The Vatican is sponsoring a three-day conference starting Wednesday set to analyze the scientific and ethical implications of using adult stem cells to cure diseases.
"Adult Stem Cells: Science and the Future of Man and Culture” is hosted by The Pontifical Council and United States biotech company, NeoStem.
The conference is said to bring together theologians, physicians and philosophers, along with people who have been treated with stem cells. The Vatican’s mission is to find companies willing to focus on methods of stem cell extraction that would not destroy human embryos.
On Tuesday, two representatives of the Vatican, Cardinal Gianfranco Ravasi and Father Tomasz Trafny, talked about the upcoming conference at a meeting with Dr. Robin L. Smith, CEO of NeoStem and former U.S. secretary of Health and Human Services Tommy Thompson, according to the Associated Press.
Thompson shared the issue of stem cell research was the source of much debate and discussion between the religious and scientific community, but developments in recent times have shown it is possible to create adult stem cells without destroying human embryos.
He also said stem cells offer "the divine wisdom inside of us to supercharge our bodies and go down that road to try to wipe away disease."
A topic for discussion was also the financial implications of such research. Thompson offered diabetes as an example of a disease costing much money for governments, citing statistics that point to one in eight people in the U.S. suffering either from type 1 or type 2.
Diabetes management costs almost $200 billion annually.
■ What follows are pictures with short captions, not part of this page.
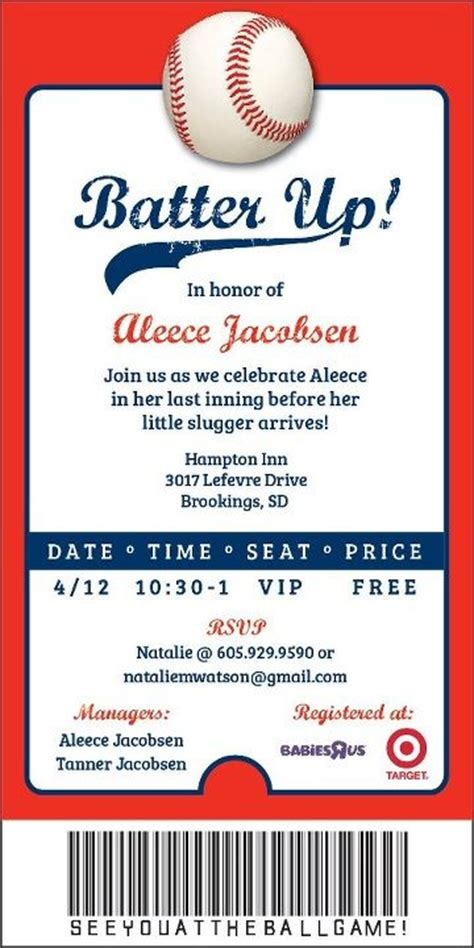 Baseball Ticket Invitation Template Free Orderecigsjuice Info Baby Shower Ticket Invitation Template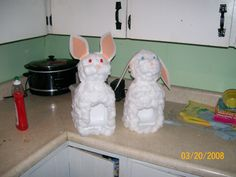 milk jug bunnies for easter  Made these when my kids were little. Milk jug Styrofoam ball Cotton balls Elmer's glue Construction paper for ears Pipe cleaner whiskers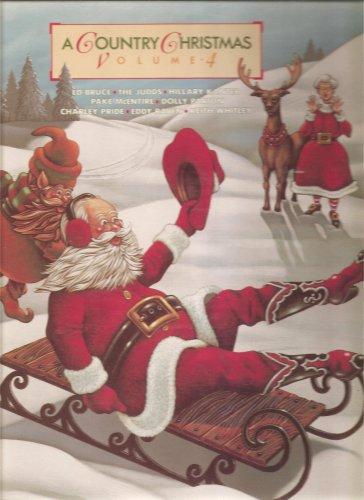 DOLLY PARTON - Christmas Country Christmas - Zortam Music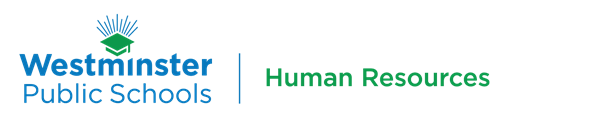 westminster public schools human resources logo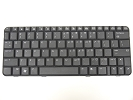 "Keyboard - NEW HP Compaq 2230s Presario CQ20 12.1"" Black US Keyboard V062326BS1 US-0454"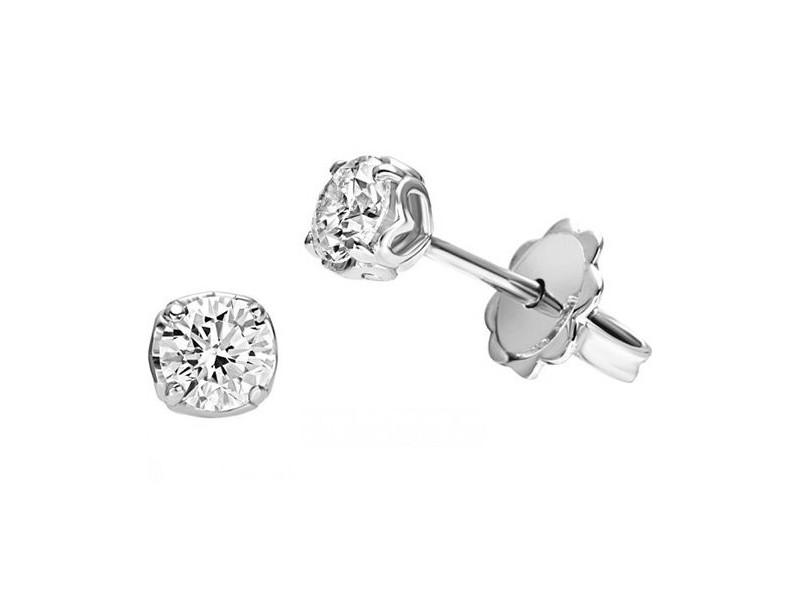 Orecchini Punto Luce Recarlo Anniversary Love in Oro Bianco con Diamanti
A cure, Thompson said, would cut those costs instead of spending money to manage it.
NeoStem, based in New York, also commented on their partnership with the Vatican, sharing in a statement from their website.
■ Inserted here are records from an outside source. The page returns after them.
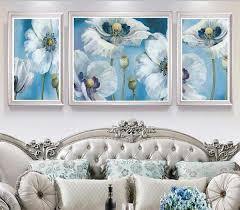 2019 <b>High Quality 100</b>% <b>Handpainted</b> Modern Abstract Oil Paintings ...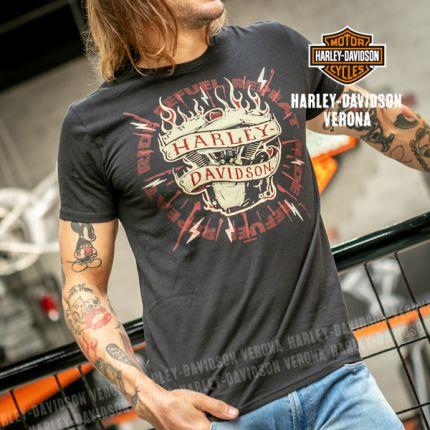 T-Shirt H-D® Verona Engine Decal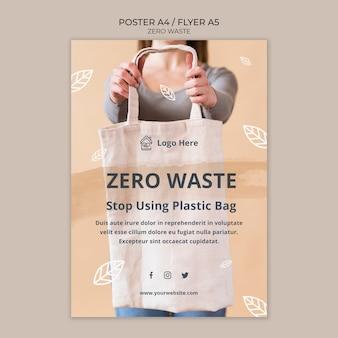 Poster sjabloon zonder afval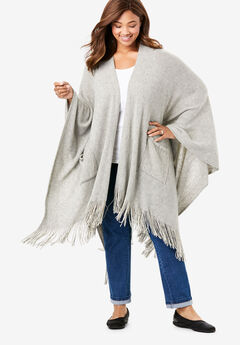 Long Fringed Cape,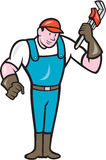 Plumber Standing Monkey Wrench Cartoon Stock Photography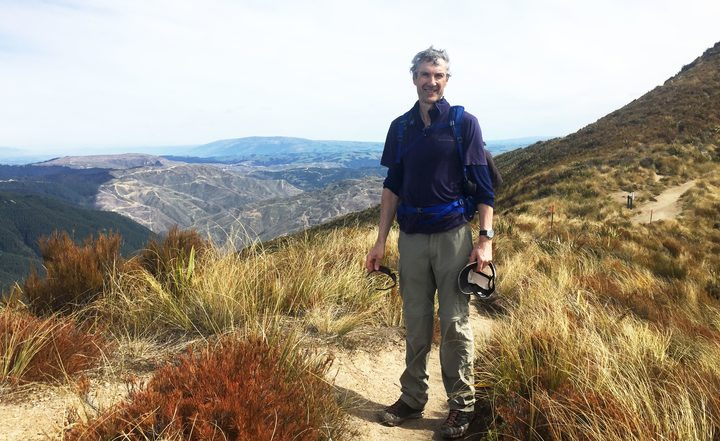 Gerry Closs heads the University of Otago's Zoology Department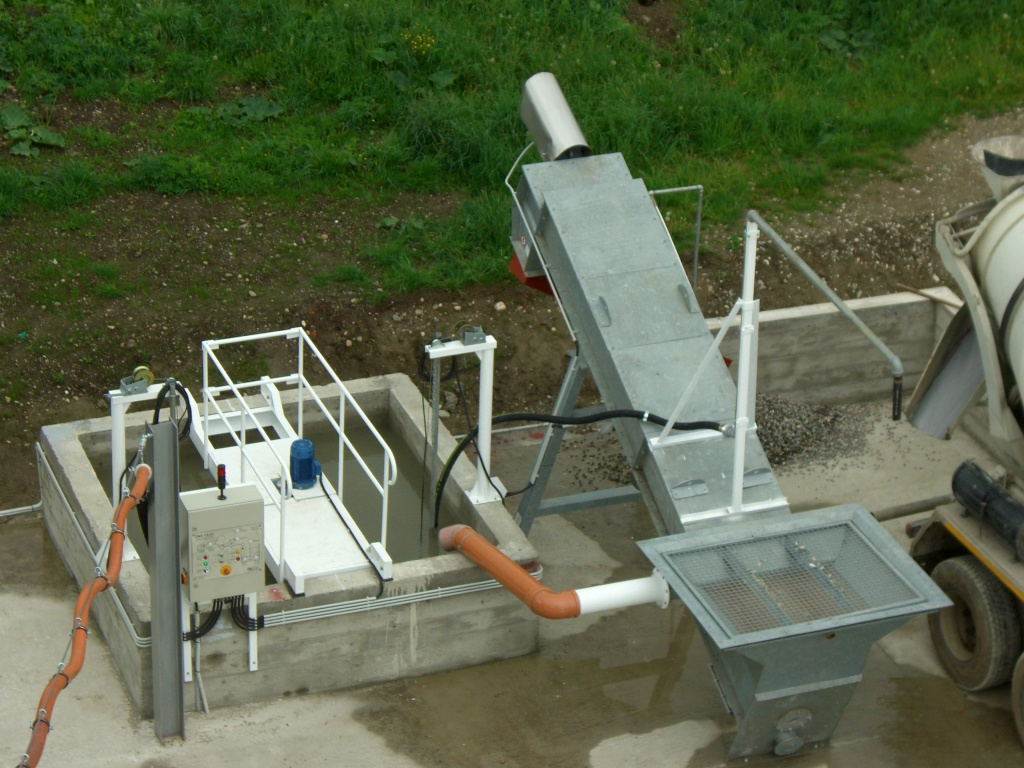 Рециклинга бетона мпк бетон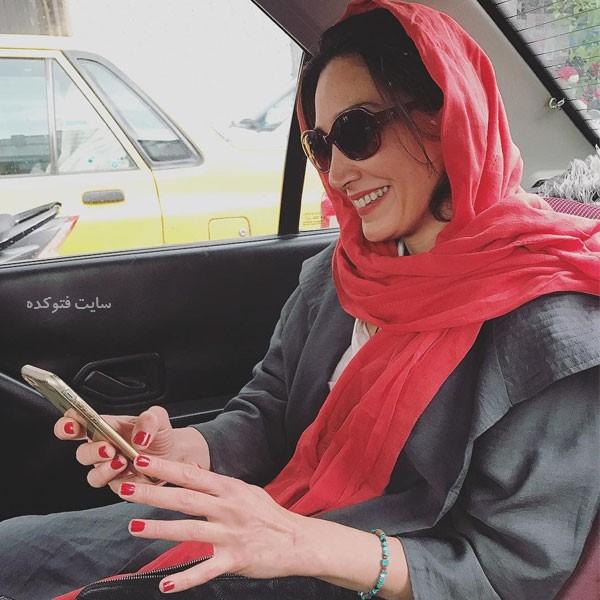 عکس های هدیه تهرانی بازیگر و فعال اجتماعی با بیوگرافی کامل
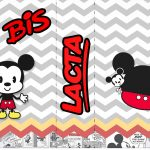 Bis Duplo Mickey Baby Vintage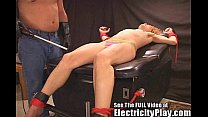 electricityplay annie 5min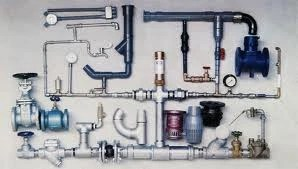 東芫配管股份有限公司 / 不鏽鋼.白鐵.鍍鋅.配管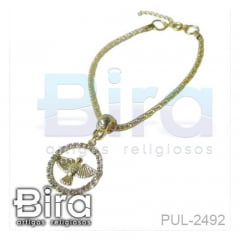 pulseira, folheada, divino, espirito santo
“We believe that the Vatican’s choice to partner with NeoStem in its first commercial collaboration to advance adult stem cell research and therapy development demonstrates its acceptance and support of adult stem cells and will significantly contribute to accelerating stem cell-based regenerative medicine therapies and that their support will add significant value to our shareholders,” stated NeoStem.
Rev. Trafny, who is the head of the science department in the Vatican’s culture office, explained the Vatican’s collaboration with NeoStem corresponds with the Church’s initiative to make sure research is focused on adult stem cells alone.